**** Page text ****

Ascend Wellness Holdings, one of seven companies that opened the original dozen adult-use facilities on launch day seven weeks ago, attempted to open another retail store to adult customers earlier this week in Montclair Township, in North Jersey. In fact, the New York-based multistate operator let adult-use patrons inside its Montclair dispensary from 10 a.m.-1:30 p.m. on June 7, believing it had the green light to do so.

But less than four hours into serving adult-use customers at the location, township officials informed the company it was in violation of a zoning ordinance for the new clientele base—Ascend’s Montclair location is an existing medical cannabis retail operator—NJ Advance Media reported.

Ascend officials were under the impression that they had dotted the i’s and crossed the t’s on all their paperwork and had the final approval from state and local regulators to serve adult-use customers, Caitlin Fleishman, the company’s director of public affairs and communications, told the media outlet.

“We stopped adult-use sales at 1:30 p.m.,” Fleishman said. “The town said they will send code enforcement/police [if adult-use sales did not cease].”

On New Jersey’s Cannabis Regulatory Commission’s (CRC) website, Ascend’s Montclair location was still listed as a medical-only dispensary when this article was published June 10.

Beyond the original dispensaries that were approved to serve adults 21 and older for the state’s April 21 launch, CRC officials approved five additional dispensaries to make the adult-use retail transition at their May 24 meeting. A resolution for Ascend Wellness’ Montclair dispensary was one of the five approved on a 5-0 vote by the commission.

**** Data for review ****

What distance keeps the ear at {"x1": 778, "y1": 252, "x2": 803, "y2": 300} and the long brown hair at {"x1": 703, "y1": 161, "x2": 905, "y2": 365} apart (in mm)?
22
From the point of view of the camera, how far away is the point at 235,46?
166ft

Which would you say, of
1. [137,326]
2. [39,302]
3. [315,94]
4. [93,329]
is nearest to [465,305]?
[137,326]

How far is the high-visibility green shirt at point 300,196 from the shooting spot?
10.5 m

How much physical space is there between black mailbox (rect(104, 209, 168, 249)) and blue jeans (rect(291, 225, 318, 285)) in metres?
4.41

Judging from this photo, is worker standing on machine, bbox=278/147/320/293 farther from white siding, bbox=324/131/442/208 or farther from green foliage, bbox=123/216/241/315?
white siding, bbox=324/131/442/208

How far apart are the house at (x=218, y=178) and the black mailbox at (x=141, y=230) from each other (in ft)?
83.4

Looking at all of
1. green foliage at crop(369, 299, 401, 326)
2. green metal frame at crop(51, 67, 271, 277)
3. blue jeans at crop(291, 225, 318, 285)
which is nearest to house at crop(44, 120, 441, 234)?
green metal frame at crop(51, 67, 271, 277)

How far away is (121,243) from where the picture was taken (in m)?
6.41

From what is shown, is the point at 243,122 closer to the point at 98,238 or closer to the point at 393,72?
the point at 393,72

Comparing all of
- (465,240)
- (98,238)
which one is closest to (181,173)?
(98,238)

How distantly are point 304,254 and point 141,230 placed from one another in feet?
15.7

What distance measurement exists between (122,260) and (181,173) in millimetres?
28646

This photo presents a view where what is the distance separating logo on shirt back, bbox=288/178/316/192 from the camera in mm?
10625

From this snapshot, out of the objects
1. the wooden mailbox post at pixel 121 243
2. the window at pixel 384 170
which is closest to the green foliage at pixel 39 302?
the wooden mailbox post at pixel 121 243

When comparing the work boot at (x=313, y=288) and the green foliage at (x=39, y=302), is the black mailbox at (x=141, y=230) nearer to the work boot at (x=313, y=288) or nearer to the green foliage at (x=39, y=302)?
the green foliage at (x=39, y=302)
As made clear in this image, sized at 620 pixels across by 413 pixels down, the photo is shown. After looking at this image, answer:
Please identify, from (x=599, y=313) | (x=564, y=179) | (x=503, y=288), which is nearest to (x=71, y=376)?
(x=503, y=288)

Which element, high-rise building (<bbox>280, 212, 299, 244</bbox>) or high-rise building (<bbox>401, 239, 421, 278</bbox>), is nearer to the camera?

****

— Work instructions —
Pick up the article on Ascend Wellness's Montclair dispensary where it stops and continue it.

— Answer section —
But like other retail operators in the state, Ascend needs final approval at the local level.

Curaleaf was in a similar boat for its Edgewater Park Township dispensary in South Jersey, which was originally approved by CRC officials at the state level for the April 21 launch but was unable to participate on that opening day because it had not satisfied local land-use conditions beforehand.

RELATED: New Jersey Approved 13 Adult-Use Dispensaries; Only 12 Running

Those land-use conditions included a larger parking lot, drainage basins and additional lights before Curaleaf was allowed to welcome its expanded customer base.

In Montclair, Ascend submitted its conditional use permit application to local regulators June 6—the day before the premature sales launch—but that application remains outstanding.

“To be clear, Ascend is not permitted by law to sell adult-use cannabis unless and until its license application is deemed complete and is approved and unless and until it receives all required zoning approvals,” a Montclair Township official told NJ Advance Media in an email. “Since Ascend did not have the appropriate permits to sell adult-use cannabis, any such sales on June 7th were illegal. Ascend halted sales when notified that township officials may be dispatched to their facility.”

Ascend’s conditional use permit application won’t be heard by the township’s planning board until June 20 (its next meeting) at the earliest.

Approved resolutions by the township’s planning board typically are not memorialized before the board’s following meeting.